What can you do before this Thursday’s ME debate?

Listen to this article on #MEAction’s Soundcloud here

This Thursday 24th January, myalgic encephalomyelitis (ME) will be discussed in the main chamber of the House of Commons, as Members of Parliament from all Parties debate a motion on ME put forward by Carol Monaghan MP.  We want this debate to be the catalyst for substantive change for people with ME.

With the process of rewriting the NICE ME guidelines underway and the voices of people with ME starting to be heard, there has never been a more crucial time for MPs to attend this debate and put their support on record.

Having so many committed activists is the strength of our movement, and together we can make this the most successful ME debate yet. There are a range of things you can do to make sure your MP attends on Thursday. Please take as many of the following actions as you can!

  • Email your MP

We’ve created a simple tool that aims to make the process of emailing your MP as easy as possible. Simply click on the button below and fill out the form, to share your ask and our briefing with your elected representative.

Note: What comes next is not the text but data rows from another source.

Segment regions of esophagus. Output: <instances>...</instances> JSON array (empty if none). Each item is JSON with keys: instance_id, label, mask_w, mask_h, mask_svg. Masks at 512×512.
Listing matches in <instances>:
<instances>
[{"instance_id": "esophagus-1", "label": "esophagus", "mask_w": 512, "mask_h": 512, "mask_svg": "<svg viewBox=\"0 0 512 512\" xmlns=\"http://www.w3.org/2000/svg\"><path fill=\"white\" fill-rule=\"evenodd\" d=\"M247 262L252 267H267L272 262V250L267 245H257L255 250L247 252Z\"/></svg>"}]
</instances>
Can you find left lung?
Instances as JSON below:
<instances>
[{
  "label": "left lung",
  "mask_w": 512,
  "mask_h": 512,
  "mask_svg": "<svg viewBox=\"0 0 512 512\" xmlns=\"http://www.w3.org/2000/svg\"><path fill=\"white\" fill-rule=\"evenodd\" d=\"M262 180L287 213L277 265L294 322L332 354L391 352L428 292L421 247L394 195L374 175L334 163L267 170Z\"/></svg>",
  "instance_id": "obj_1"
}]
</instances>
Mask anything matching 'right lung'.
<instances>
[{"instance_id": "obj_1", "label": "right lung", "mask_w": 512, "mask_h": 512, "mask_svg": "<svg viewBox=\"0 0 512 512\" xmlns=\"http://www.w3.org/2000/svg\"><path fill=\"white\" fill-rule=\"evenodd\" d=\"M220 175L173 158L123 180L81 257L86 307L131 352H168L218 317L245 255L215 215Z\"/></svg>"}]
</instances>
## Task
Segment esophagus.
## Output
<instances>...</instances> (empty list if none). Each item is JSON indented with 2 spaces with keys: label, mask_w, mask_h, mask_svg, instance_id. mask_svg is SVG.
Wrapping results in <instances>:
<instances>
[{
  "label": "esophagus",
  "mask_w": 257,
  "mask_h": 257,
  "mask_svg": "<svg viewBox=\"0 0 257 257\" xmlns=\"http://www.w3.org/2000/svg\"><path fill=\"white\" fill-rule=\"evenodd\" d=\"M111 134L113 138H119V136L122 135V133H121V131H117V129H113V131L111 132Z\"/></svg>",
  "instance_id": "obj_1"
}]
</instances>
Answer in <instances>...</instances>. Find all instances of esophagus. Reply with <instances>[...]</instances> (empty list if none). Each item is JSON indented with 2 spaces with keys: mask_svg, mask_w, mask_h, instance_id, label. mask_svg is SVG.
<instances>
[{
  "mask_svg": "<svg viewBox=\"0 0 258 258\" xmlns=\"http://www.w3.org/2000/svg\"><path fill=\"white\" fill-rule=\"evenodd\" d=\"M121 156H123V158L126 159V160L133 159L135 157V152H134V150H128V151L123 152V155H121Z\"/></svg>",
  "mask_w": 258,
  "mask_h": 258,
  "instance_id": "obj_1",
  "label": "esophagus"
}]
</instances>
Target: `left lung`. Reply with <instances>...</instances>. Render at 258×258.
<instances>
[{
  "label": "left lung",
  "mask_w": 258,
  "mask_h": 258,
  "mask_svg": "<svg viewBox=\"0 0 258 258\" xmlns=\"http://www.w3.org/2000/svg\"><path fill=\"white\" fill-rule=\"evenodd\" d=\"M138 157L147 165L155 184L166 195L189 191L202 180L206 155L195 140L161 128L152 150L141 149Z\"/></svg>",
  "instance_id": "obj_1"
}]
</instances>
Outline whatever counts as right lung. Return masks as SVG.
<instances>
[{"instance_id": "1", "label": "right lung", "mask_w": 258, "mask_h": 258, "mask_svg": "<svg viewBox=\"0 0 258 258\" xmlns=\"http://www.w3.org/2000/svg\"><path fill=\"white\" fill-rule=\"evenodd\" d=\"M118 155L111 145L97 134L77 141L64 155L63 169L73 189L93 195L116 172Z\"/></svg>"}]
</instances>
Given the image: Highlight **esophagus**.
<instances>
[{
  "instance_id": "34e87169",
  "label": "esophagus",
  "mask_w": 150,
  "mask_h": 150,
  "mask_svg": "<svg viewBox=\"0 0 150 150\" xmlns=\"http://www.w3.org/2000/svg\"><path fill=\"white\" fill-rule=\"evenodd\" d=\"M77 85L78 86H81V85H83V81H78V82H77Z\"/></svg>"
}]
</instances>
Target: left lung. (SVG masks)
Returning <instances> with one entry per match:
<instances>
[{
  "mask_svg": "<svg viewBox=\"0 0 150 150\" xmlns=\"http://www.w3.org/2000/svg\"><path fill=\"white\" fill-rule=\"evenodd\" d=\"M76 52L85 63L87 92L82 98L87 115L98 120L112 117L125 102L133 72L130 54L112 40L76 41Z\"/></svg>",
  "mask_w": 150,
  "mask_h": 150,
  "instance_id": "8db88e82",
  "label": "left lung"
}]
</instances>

As this is a main chamber debate, Carol Monaghan MP has put forward a motion, calling for action. Ask your MP to vote in favour if this goes to a vote.

[maxbutton id=”21″ url=”https://act.meaction.net/page/7342/action/1″ text=”Email your MP now!” ]

 

The sample email sets out information about the debate and the motion MPs will be voting on, as well as key facts about the issues facing people with ME. You can also customise the email to add your own message. Use this space to outline why this issue matters to you. Remember, your story is powerful!

  • Tweet your MP

If you have a Twitter account, the #MEAction tool can also help you draft a tweet to your MP. Many MPs check their accounts personally, and tweeting them is a quick and easy way to keep up the pressure.

[maxbutton id=”21″ url=”https://act.meaction.net/page/7344/tweet/1″ text=”Tweet your MP now!” ]

 

  • Call your MP

Picking up the phone is another way to really emphasise how keen you are to secure the attendance of your MP.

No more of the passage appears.